## Task statement
In your copy, leave out the pictures and reproduce the listing below exactly.
* * * * * * *
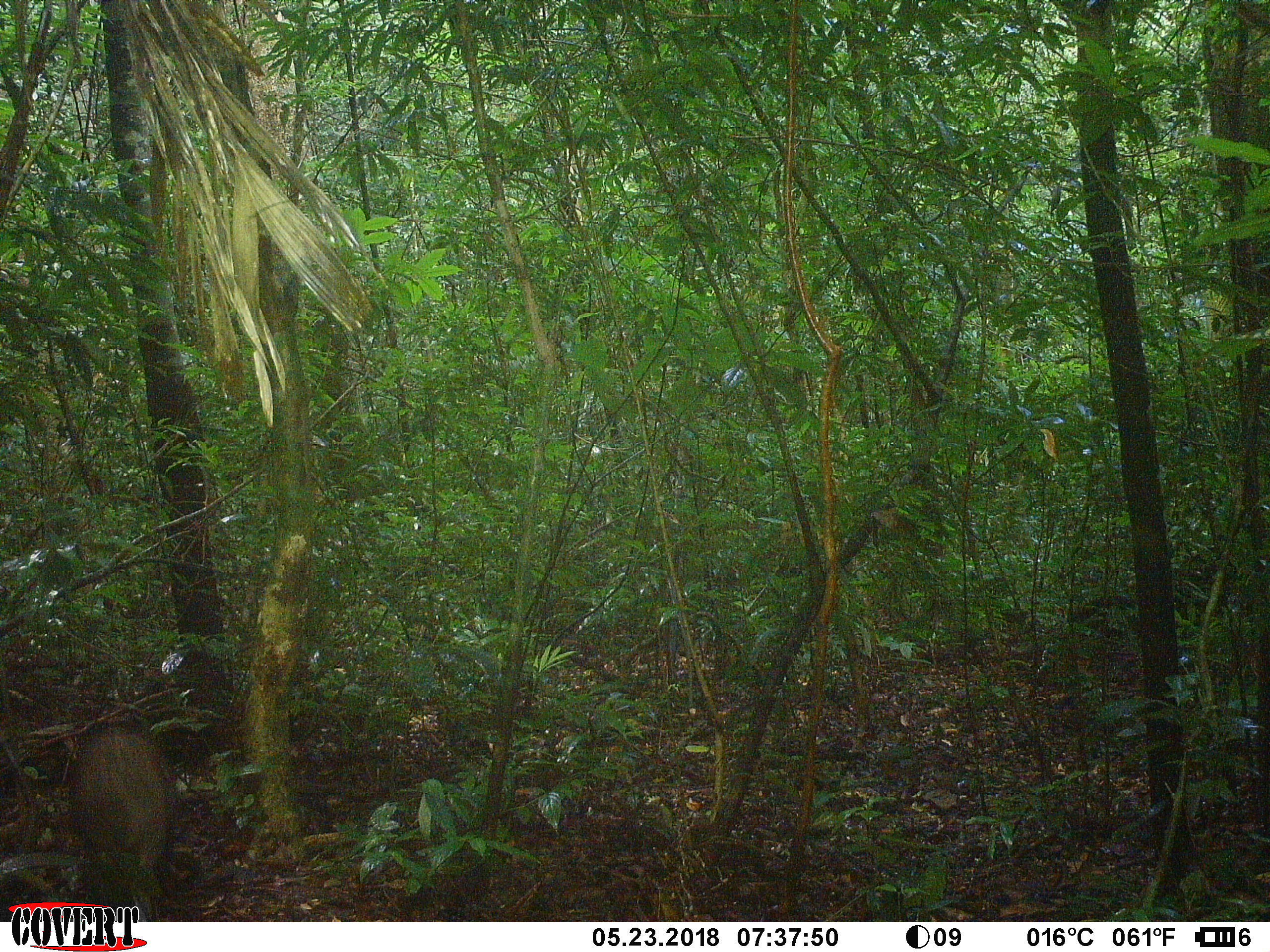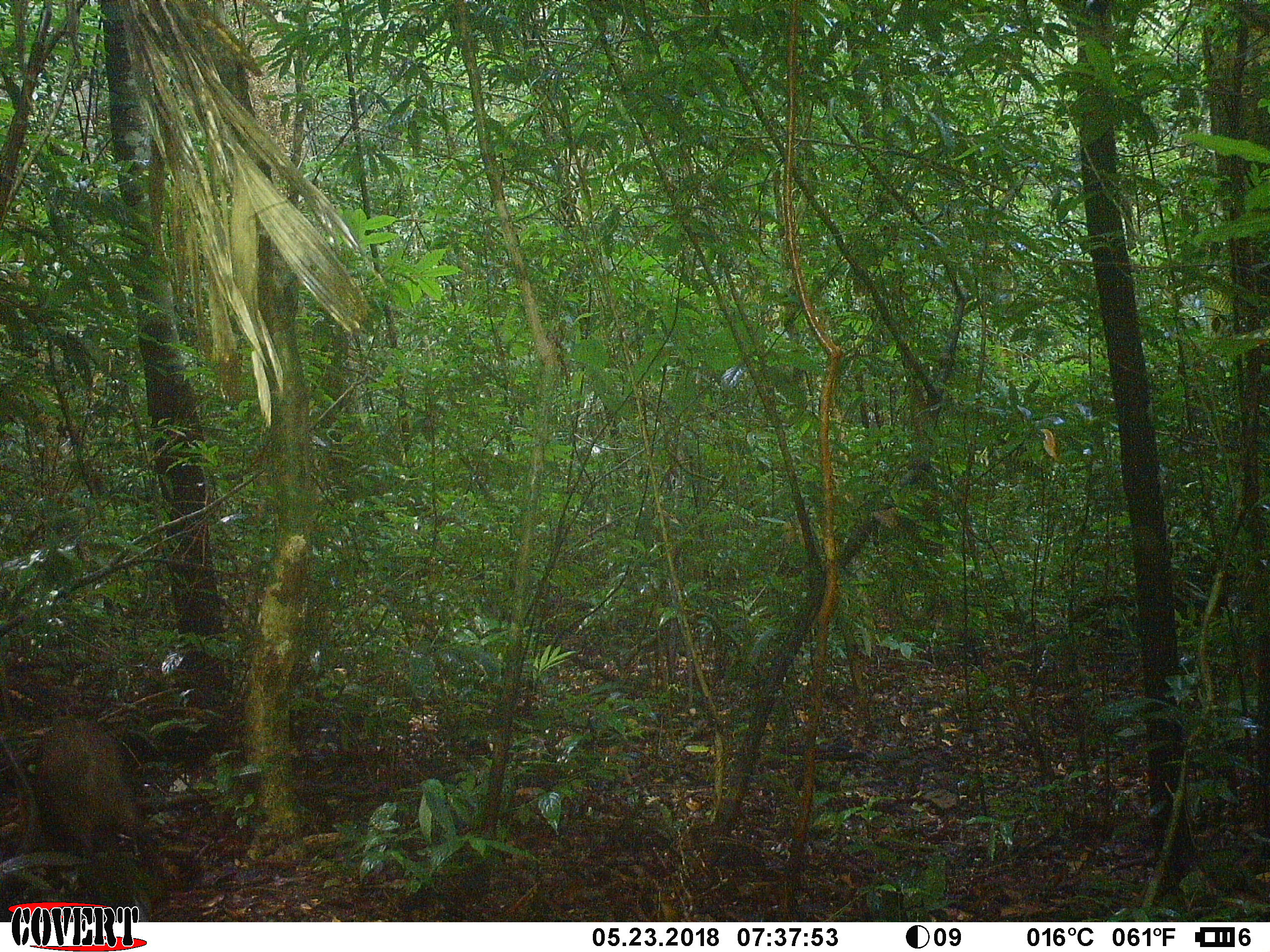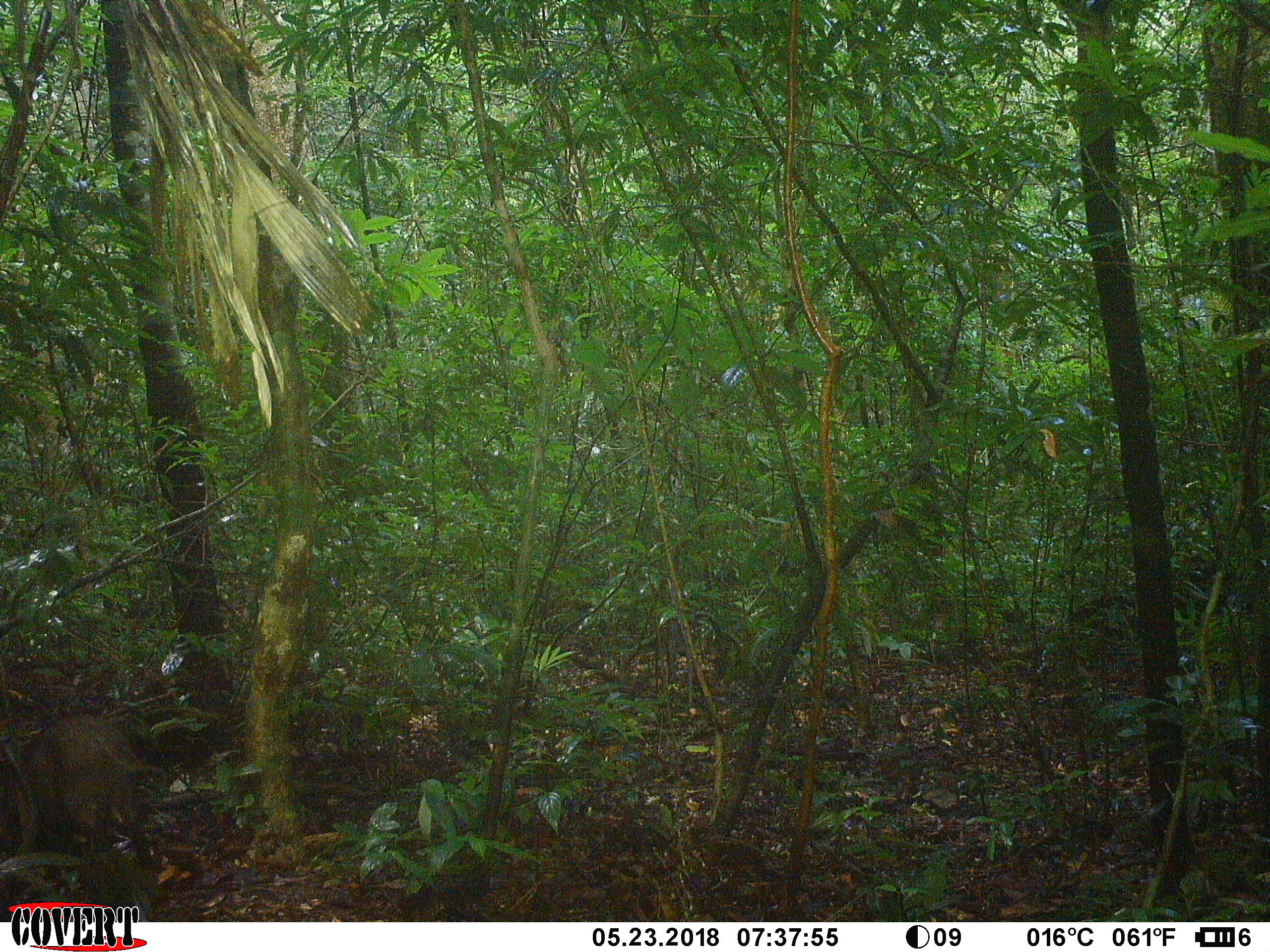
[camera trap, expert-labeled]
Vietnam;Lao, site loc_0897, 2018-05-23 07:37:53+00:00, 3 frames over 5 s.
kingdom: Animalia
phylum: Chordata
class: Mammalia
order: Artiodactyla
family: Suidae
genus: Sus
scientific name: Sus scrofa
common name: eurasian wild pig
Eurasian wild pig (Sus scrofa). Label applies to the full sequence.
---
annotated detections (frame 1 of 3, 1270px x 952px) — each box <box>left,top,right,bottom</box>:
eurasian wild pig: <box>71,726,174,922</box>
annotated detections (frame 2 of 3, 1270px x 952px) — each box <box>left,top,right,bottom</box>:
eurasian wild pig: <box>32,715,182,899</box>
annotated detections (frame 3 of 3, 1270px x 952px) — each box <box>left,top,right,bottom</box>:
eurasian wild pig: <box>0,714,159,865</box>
* * * * * * *
## Output
[camera trap, expert-labeled]
Vietnam;Lao, site loc_0897, 2018-05-23 07:37:53+00:00, 3 frames over 5 s.
kingdom: Animalia
phylum: Chordata
class: Mammalia
order: Artiodactyla
family: Suidae
genus: Sus
scientific name: Sus scrofa
common name: eurasian wild pig
Eurasian wild pig (Sus scrofa). Label applies to the full sequence.
---
annotated detections (frame 1 of 3, 1270px x 952px) — each box <box>left,top,right,bottom</box>:
eurasian wild pig: <box>71,726,174,922</box>
annotated detections (frame 2 of 3, 1270px x 952px) — each box <box>left,top,right,bottom</box>:
eurasian wild pig: <box>32,715,182,899</box>
annotated detections (frame 3 of 3, 1270px x 952px) — each box <box>left,top,right,bottom</box>:
eurasian wild pig: <box>0,714,159,865</box>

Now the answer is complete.